Sa m'étouffe. Mais je dis rien. Pas besoin d'ajouter ça à la liste des conneries de la journée. Le chauffeur, un vieux gars avec les yeux fatigués et un blouson râpé, me regarde à peine. Tant mieux. J'ai aucune envie de parler.
— Où ? Qu'il me lance d'un ton sec, presque distrait.

J'hésite. Un instant. Mon esprit passe en revue les adresses que je connais, mais aucune ne me parle. Au fond qu'est ce que sa change ? Toute les rues de cette villes se ressemblent. Sombres. Délabrées.

Comme moi.
— Rue 17, vers le parc. J'ai balancé cette adresse au hasard, comme ça, pour une débarrasser de la question.

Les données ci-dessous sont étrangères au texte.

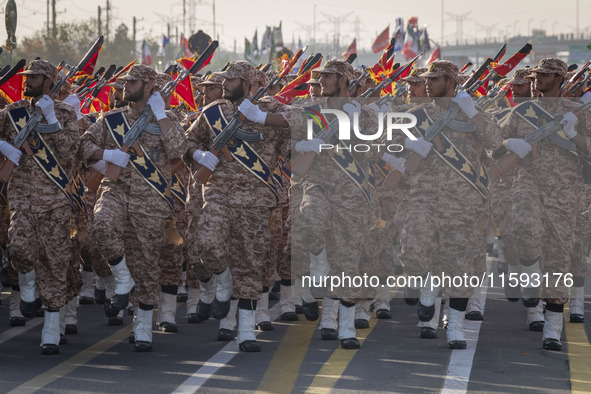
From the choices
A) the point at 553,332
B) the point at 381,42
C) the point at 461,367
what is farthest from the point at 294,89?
the point at 381,42

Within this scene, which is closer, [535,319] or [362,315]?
[535,319]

Il hoche la tête, indifférent, et appuie sur l'accélérateur.

Je m'enfonce dans le siège, fixant les gouttes de pluie qui commencent à ruisseler sur la vitre. Ça colle à l'ambiance de la soirée. Glauque, morne. Un reflets de mon esprit. Mes doigts tracent des lignes invisibles sur le verre froid, et je me perd dans le défilement de la ville. C'est toujours la même chose : des façades décrépies, des vitrines vides, des gens pressés qui traînent leur existence sans but. Je les connais trop bien, ces visages marqués par la fatigue. Ils me ressemblent. On a tous ce regard éteint, comme si la ville nous avait aspiré la moindre parcelle de vie.

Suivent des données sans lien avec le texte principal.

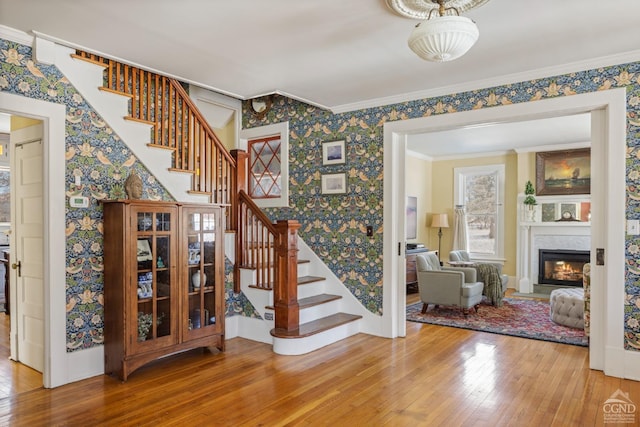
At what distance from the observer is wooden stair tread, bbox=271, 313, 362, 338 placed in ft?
13.5

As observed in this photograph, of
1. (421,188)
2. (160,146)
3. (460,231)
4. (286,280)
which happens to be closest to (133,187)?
(160,146)

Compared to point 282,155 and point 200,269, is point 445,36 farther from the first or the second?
point 282,155

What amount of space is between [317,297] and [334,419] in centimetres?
221

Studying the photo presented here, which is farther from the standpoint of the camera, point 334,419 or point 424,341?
point 424,341

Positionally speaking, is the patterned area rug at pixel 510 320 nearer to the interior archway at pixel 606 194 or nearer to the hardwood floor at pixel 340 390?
the hardwood floor at pixel 340 390

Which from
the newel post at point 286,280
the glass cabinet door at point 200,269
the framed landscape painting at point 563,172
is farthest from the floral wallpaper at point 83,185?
the framed landscape painting at point 563,172

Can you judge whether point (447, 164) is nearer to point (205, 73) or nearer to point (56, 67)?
point (205, 73)

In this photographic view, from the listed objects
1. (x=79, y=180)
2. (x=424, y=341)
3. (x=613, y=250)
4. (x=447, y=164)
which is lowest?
(x=424, y=341)

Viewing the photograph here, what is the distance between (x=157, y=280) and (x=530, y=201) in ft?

Je suis flic, mais je ne suis pas différente. Je fais semblant, je joue mon rôle. Mais à l'intérieur... à l'intérieur, je me demande encore à quoi tout ça rime. J'ai intégré la police pour quoi, au juste ? Protéger ceux qui en valent la peine ? Ou fuir quelque chose de bien plus sombre ?

Je détourne les yeux du paysage, inspirant profondément. Le cuir du siège craque sous mon poids. Ça fait combien de temps que je me sens comme sa? Vide. Inutile. Comme une pièce de puzzle qui ne rentre nulle part. Je devrais le savoir, non ? Je devrais comprendre pourquoi je suis devenue ce que je suis. Mais non. Rien. Juste du brouillard.

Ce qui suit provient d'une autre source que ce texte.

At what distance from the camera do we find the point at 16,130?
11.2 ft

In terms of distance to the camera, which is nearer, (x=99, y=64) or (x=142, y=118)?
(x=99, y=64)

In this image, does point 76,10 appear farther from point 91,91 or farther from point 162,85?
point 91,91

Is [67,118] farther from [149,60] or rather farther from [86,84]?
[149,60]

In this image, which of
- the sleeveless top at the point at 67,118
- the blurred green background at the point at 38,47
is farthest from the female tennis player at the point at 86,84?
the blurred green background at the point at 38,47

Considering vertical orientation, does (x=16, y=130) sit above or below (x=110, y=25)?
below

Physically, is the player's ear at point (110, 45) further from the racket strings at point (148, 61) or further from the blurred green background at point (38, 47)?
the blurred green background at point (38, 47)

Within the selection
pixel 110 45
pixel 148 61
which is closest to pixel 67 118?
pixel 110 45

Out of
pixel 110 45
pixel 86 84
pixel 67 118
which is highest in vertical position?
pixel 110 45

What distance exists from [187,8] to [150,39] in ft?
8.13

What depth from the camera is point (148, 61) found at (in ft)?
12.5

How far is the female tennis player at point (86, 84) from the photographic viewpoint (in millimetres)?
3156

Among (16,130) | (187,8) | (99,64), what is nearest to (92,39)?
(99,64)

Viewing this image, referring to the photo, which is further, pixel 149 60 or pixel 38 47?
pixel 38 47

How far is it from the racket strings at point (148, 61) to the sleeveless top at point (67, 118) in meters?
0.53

Le chauffeur tousse, brisant le silence pesant. Je ferme les yeux une seconde. J'aimerais pouvoir éteindre mes pensées, les plonger dans un silence complet. Mais elles reviennent, encore et toujours, comme une vague incessante. Qui je suis ? Pourquoi je suis là ? Qu'est ce que je fous, bordel ?
Je secoue légèrement la tête, comme pour chasser ces questions qui me rongent depuis des mois. Depuis cet accident, plus rien ne fait sens. C'est peut-être ça, la vraie question : est-ce que j'ai jamais su qui j'étais ?

Les néons des lampadaires
éclaboussent la cabine d'une lumière orangée. Ma main glissa sur mes cheveux, cramer au fer à lisser, comme un geste machinal. Rien n'a vraiment d'importance. Pas même ce que je vois dans le reflet du rétroviseur. Mon regard croisé celui du chauffeur, furtivement. Il se concentre sur la route, ignorant tout le reste. Encore une fois, tant mieux. J'ai aucune envie de parler de toute façon.

Le taxis ralentit. La rue est vide, à peine éclairée. J'ai pas choisi cet endroit pour une raison particulière, juste parce que c'était quelque part. N'importe où ferait l'affaire. Je sors un billet et le temps sans même regarder la somme.
— Bonne soirée, dit-il d'un ton mécanique.
Je ne répond pas. À quoi bon? Je claque la porte, laissant derrière moi l'odeur de cigarette et cette chaleur oppressante de l'habitacle. L'air frais de la nuit me mort la peau dés que je mets un pieds dehors. Je prend une grande inspiration profonde. Juste quelques secondes de répit, avant que tout ne recommence.